(Data section Opens)

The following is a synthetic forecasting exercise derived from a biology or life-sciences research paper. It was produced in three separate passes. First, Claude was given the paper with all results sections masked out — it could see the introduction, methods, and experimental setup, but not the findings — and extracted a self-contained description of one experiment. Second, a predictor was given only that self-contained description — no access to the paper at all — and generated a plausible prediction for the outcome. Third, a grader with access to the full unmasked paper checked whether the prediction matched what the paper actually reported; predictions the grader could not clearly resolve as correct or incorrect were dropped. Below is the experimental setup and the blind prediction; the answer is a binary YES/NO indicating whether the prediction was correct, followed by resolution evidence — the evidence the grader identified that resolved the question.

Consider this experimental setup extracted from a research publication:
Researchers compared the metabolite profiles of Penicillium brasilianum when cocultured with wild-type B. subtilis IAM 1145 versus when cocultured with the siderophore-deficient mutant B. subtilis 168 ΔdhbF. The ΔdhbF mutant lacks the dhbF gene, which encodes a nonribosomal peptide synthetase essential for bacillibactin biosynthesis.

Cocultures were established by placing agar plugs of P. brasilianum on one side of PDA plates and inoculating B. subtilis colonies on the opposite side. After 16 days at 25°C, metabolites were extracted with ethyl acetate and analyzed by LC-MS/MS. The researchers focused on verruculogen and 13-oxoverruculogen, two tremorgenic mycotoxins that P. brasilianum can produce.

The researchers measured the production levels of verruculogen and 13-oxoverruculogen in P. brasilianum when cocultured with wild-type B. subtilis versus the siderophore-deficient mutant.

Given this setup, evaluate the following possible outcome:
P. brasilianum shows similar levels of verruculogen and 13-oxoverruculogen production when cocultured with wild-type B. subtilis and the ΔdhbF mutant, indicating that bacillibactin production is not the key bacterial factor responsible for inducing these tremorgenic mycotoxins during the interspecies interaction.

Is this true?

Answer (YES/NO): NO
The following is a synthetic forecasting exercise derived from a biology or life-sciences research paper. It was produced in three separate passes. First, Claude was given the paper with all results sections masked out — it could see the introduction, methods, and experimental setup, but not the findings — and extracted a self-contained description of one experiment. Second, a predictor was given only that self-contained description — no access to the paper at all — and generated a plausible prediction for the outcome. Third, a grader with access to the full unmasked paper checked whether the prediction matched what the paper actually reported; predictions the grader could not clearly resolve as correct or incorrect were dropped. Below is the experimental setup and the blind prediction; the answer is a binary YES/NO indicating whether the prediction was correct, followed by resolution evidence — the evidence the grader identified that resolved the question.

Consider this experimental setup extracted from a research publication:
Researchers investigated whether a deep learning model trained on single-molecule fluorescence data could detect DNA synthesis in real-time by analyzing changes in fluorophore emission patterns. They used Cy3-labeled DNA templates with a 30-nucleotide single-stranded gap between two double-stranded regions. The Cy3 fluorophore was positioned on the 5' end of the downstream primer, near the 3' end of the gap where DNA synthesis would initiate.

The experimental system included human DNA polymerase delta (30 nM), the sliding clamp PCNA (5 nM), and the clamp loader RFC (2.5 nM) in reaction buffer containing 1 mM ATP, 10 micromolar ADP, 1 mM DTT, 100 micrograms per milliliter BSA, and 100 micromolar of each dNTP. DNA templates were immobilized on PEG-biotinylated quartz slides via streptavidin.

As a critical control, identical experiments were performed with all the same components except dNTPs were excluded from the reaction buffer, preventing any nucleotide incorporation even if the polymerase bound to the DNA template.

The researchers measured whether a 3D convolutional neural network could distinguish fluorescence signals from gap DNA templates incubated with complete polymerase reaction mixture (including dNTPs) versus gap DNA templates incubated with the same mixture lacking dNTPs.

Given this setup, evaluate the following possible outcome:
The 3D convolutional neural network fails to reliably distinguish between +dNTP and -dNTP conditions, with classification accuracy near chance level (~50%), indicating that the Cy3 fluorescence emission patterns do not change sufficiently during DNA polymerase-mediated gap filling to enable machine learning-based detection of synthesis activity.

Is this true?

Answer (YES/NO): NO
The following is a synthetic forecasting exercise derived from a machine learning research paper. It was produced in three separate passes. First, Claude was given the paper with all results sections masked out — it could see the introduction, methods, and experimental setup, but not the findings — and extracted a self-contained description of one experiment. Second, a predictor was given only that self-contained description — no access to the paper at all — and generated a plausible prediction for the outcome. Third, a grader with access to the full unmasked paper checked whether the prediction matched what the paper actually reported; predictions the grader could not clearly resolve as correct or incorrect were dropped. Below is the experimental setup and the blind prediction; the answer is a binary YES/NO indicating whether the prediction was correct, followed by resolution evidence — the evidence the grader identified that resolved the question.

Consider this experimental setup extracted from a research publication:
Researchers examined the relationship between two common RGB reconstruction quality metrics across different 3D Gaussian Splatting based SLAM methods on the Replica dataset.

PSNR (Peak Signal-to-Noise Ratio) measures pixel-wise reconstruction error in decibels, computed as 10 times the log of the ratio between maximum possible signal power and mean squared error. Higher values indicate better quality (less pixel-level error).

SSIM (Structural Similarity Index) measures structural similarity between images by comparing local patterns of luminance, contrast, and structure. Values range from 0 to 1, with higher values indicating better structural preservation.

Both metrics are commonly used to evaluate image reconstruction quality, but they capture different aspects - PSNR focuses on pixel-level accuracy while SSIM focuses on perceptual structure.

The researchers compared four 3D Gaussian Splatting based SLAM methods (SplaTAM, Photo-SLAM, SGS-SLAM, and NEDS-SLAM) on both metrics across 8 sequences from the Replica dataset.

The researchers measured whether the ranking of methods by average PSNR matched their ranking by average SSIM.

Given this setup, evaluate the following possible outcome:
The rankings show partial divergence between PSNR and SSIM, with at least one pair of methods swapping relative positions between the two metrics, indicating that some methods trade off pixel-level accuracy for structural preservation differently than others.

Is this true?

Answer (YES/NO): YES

(Data section Closes)

▶ [Task statement] Could you transcribe all of the entries exactly, leaving nothing out?

▶ [Response]
The following is a synthetic forecasting exercise derived from a biology or life-sciences research paper. It was produced in three separate passes. First, Claude was given the paper with all results sections masked out — it could see the introduction, methods, and experimental setup, but not the findings — and extracted a self-contained description of one experiment. Second, a predictor was given only that self-contained description — no access to the paper at all — and generated a plausible prediction for the outcome. Third, a grader with access to the full unmasked paper checked whether the prediction matched what the paper actually reported; predictions the grader could not clearly resolve as correct or incorrect were dropped. Below is the experimental setup and the blind prediction; the answer is a binary YES/NO indicating whether the prediction was correct, followed by resolution evidence — the evidence the grader identified that resolved the question.

Consider this experimental setup extracted from a research publication:
Researchers compared the metabolite profiles of Penicillium brasilianum when cocultured with wild-type B. subtilis IAM 1145 versus when cocultured with the siderophore-deficient mutant B. subtilis 168 ΔdhbF. The ΔdhbF mutant lacks the dhbF gene, which encodes a nonribosomal peptide synthetase essential for bacillibactin biosynthesis.

Cocultures were established by placing agar plugs of P. brasilianum on one side of PDA plates and inoculating B. subtilis colonies on the opposite side. After 16 days at 25°C, metabolites were extracted with ethyl acetate and analyzed by LC-MS/MS. The researchers focused on verruculogen and 13-oxoverruculogen, two tremorgenic mycotoxins that P. brasilianum can produce.

The researchers measured the production levels of verruculogen and 13-oxoverruculogen in P. brasilianum when cocultured with wild-type B. subtilis versus the siderophore-deficient mutant.

Given this setup, evaluate the following possible outcome:
P. brasilianum shows similar levels of verruculogen and 13-oxoverruculogen production when cocultured with wild-type B. subtilis and the ΔdhbF mutant, indicating that bacillibactin production is not the key bacterial factor responsible for inducing these tremorgenic mycotoxins during the interspecies interaction.

Is this true?

Answer (YES/NO): NO
The following is a synthetic forecasting exercise derived from a biology or life-sciences research paper. It was produced in three separate passes. First, Claude was given the paper with all results sections masked out — it could see the introduction, methods, and experimental setup, but not the findings — and extracted a self-contained description of one experiment. Second, a predictor was given only that self-contained description — no access to the paper at all — and generated a plausible prediction for the outcome. Third, a grader with access to the full unmasked paper checked whether the prediction matched what the paper actually reported; predictions the grader could not clearly resolve as correct or incorrect were dropped. Below is the experimental setup and the blind prediction; the answer is a binary YES/NO indicating whether the prediction was correct, followed by resolution evidence — the evidence the grader identified that resolved the question.

Consider this experimental setup extracted from a research publication:
Researchers investigated whether a deep learning model trained on single-molecule fluorescence data could detect DNA synthesis in real-time by analyzing changes in fluorophore emission patterns. They used Cy3-labeled DNA templates with a 30-nucleotide single-stranded gap between two double-stranded regions. The Cy3 fluorophore was positioned on the 5' end of the downstream primer, near the 3' end of the gap where DNA synthesis would initiate.

The experimental system included human DNA polymerase delta (30 nM), the sliding clamp PCNA (5 nM), and the clamp loader RFC (2.5 nM) in reaction buffer containing 1 mM ATP, 10 micromolar ADP, 1 mM DTT, 100 micrograms per milliliter BSA, and 100 micromolar of each dNTP. DNA templates were immobilized on PEG-biotinylated quartz slides via streptavidin.

As a critical control, identical experiments were performed with all the same components except dNTPs were excluded from the reaction buffer, preventing any nucleotide incorporation even if the polymerase bound to the DNA template.

The researchers measured whether a 3D convolutional neural network could distinguish fluorescence signals from gap DNA templates incubated with complete polymerase reaction mixture (including dNTPs) versus gap DNA templates incubated with the same mixture lacking dNTPs.

Given this setup, evaluate the following possible outcome:
The 3D convolutional neural network fails to reliably distinguish between +dNTP and -dNTP conditions, with classification accuracy near chance level (~50%), indicating that the Cy3 fluorescence emission patterns do not change sufficiently during DNA polymerase-mediated gap filling to enable machine learning-based detection of synthesis activity.

Is this true?

Answer (YES/NO): NO
The following is a synthetic forecasting exercise derived from a machine learning research paper. It was produced in three separate passes. First, Claude was given the paper with all results sections masked out — it could see the introduction, methods, and experimental setup, but not the findings — and extracted a self-contained description of one experiment. Second, a predictor was given only that self-contained description — no access to the paper at all — and generated a plausible prediction for the outcome. Third, a grader with access to the full unmasked paper checked whether the prediction matched what the paper actually reported; predictions the grader could not clearly resolve as correct or incorrect were dropped. Below is the experimental setup and the blind prediction; the answer is a binary YES/NO indicating whether the prediction was correct, followed by resolution evidence — the evidence the grader identified that resolved the question.

Consider this experimental setup extracted from a research publication:
Researchers examined the relationship between two common RGB reconstruction quality metrics across different 3D Gaussian Splatting based SLAM methods on the Replica dataset.

PSNR (Peak Signal-to-Noise Ratio) measures pixel-wise reconstruction error in decibels, computed as 10 times the log of the ratio between maximum possible signal power and mean squared error. Higher values indicate better quality (less pixel-level error).

SSIM (Structural Similarity Index) measures structural similarity between images by comparing local patterns of luminance, contrast, and structure. Values range from 0 to 1, with higher values indicating better structural preservation.

Both metrics are commonly used to evaluate image reconstruction quality, but they capture different aspects - PSNR focuses on pixel-level accuracy while SSIM focuses on perceptual structure.

The researchers compared four 3D Gaussian Splatting based SLAM methods (SplaTAM, Photo-SLAM, SGS-SLAM, and NEDS-SLAM) on both metrics across 8 sequences from the Replica dataset.

The researchers measured whether the ranking of methods by average PSNR matched their ranking by average SSIM.

Given this setup, evaluate the following possible outcome:
The rankings show partial divergence between PSNR and SSIM, with at least one pair of methods swapping relative positions between the two metrics, indicating that some methods trade off pixel-level accuracy for structural preservation differently than others.

Is this true?

Answer (YES/NO): YES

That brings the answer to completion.